- **SUPPLIED TEXT**:
--*--

Ingot slicing Machine 1

Figure 1: Photograph of four bricks in a wire-saw machine ready to be sliced (picture courtesy of Trina Solar).

Wafers are produced from slicing a silicon ingot into individual wafers. In this process, the ingot is first ground down to the desired diameter, typically 200 mm. Next, four slices of the ingot are sawn off resulting in a pseudo-square ingot with 156 mm side length. Then, the wafers are sawn using wire with 180 μm thickness of hard steel wire (resulting in a kerf loss of approximately 200 μm). The wire spacing can be adjusted to produce the desired wafer thickness. The wires are wrapped around rotating rollers with equidistant grooves and move at a speed of approximately 10 m/s. Several mono or multicrystalline silicon ingots are glued to a glass plate and a moved through the mesh of wires with a speed of less than 1 mm/s, as shown in Figure 1. During the whole wire sawing process, an abrasive slurry containing silicon carbide powder is fed into the system and hence this process is typically referred to as slurry based wire sawing. The sawing process takes 6-8 hours for a typical 156 mm block of silicon and the end result is shown in Figure 2.

--*--

- **Lines excerpted from a collection**:
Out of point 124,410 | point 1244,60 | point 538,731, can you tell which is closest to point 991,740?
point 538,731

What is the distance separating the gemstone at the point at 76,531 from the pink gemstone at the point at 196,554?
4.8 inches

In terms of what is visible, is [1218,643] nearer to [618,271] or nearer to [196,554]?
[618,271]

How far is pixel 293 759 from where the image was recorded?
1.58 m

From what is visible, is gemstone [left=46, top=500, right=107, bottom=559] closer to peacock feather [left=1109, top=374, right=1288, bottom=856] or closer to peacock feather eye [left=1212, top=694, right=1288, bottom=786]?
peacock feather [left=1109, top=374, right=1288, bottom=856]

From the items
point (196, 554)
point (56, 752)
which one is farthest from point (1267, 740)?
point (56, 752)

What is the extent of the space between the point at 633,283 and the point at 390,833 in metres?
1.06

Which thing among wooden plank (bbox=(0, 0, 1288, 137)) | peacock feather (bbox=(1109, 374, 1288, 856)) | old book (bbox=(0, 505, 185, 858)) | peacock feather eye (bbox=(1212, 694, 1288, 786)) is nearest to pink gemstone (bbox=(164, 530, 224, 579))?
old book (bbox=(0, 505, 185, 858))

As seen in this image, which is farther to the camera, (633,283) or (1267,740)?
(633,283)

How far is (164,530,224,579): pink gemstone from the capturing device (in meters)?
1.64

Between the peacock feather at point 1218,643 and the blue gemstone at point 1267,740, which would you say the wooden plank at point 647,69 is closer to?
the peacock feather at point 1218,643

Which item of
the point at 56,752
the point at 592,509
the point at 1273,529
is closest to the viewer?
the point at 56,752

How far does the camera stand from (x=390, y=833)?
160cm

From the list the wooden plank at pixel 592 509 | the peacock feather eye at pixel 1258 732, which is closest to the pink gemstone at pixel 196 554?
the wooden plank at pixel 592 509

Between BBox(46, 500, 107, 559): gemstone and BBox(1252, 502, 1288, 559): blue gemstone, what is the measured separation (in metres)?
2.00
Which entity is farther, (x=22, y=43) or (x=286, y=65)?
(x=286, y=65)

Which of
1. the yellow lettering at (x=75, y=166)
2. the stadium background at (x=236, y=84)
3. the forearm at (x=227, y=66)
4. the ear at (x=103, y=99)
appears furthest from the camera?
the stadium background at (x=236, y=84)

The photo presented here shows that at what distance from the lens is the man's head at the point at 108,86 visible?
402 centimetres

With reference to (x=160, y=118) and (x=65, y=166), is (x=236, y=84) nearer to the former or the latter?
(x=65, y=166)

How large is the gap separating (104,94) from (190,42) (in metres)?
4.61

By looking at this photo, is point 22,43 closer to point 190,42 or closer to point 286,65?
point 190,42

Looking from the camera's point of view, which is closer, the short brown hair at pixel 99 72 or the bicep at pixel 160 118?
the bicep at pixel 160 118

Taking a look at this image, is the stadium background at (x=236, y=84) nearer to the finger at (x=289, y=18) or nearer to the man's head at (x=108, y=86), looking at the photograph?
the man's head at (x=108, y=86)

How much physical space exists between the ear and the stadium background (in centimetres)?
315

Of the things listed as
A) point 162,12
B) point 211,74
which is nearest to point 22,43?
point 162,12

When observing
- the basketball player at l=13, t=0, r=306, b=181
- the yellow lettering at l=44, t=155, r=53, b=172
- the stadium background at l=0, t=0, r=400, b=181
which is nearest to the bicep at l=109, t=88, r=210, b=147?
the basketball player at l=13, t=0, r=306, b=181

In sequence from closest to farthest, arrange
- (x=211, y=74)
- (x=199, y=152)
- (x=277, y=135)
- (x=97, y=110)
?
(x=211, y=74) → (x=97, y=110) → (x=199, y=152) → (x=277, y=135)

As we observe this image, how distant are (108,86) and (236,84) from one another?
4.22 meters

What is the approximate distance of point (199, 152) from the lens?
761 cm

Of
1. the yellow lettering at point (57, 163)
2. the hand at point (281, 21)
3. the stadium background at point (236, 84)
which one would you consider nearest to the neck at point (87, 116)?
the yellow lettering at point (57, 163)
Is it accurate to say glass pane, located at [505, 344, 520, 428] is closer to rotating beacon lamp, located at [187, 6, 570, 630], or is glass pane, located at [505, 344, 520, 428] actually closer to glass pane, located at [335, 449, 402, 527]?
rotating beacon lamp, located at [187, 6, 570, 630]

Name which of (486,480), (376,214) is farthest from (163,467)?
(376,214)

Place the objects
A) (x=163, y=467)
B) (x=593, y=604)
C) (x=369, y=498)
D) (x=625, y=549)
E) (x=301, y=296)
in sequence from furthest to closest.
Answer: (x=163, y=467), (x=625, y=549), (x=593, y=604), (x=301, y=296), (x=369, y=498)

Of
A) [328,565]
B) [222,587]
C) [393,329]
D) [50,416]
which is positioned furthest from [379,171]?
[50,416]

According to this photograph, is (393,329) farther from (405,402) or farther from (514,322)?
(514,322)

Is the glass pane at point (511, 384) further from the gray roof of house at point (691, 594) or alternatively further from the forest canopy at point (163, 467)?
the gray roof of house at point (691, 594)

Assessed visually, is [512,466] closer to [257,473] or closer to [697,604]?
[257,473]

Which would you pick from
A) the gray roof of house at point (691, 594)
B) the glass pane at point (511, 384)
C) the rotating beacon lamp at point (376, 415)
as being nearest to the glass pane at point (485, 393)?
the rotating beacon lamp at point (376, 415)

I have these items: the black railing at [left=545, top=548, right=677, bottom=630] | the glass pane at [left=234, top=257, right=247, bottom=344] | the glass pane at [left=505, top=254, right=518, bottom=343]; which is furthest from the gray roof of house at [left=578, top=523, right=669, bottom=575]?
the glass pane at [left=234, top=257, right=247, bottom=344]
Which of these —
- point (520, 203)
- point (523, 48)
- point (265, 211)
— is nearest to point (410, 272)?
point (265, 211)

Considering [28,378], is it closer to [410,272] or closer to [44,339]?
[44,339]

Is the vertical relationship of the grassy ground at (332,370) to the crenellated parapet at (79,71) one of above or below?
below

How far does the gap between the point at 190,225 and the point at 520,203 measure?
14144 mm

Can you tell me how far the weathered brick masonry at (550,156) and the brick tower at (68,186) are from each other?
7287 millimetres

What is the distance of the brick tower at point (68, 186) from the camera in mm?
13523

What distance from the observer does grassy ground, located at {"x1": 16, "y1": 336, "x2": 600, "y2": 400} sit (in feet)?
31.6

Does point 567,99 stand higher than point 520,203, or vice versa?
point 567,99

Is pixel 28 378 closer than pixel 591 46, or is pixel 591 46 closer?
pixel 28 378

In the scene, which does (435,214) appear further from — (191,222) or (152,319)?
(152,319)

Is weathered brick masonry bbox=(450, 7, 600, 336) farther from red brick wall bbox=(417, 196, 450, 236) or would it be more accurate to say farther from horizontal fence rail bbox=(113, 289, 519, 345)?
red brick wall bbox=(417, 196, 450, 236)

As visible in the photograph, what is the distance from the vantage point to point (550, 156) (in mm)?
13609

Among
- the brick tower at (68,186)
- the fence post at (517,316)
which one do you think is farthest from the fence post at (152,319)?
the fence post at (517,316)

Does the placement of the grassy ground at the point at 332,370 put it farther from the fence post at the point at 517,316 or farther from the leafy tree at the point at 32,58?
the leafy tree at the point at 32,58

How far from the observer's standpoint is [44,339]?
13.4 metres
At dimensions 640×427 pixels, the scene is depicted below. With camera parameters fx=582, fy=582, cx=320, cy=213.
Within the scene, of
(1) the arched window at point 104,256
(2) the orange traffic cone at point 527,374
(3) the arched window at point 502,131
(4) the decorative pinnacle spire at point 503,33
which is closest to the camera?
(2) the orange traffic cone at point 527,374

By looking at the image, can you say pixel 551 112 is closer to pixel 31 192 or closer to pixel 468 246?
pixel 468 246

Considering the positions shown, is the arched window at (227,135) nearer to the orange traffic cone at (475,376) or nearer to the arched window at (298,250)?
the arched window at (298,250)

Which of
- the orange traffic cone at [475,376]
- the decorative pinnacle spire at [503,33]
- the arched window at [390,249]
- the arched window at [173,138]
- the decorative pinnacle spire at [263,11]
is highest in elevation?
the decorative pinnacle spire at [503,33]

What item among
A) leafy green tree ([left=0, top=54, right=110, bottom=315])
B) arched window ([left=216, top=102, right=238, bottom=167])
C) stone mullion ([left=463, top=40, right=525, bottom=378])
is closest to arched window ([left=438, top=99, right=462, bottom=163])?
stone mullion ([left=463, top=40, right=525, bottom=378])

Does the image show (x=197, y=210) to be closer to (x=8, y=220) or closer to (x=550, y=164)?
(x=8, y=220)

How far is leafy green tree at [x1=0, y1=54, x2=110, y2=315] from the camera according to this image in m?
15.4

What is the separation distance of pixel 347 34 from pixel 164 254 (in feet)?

--*--

- **WRITTEN TASK**: According to the ingot slicing text, how long does the sawing process take for a typical 156 mm block of silicon?

- **FINISHED EXERCISE**: 6-8 hours.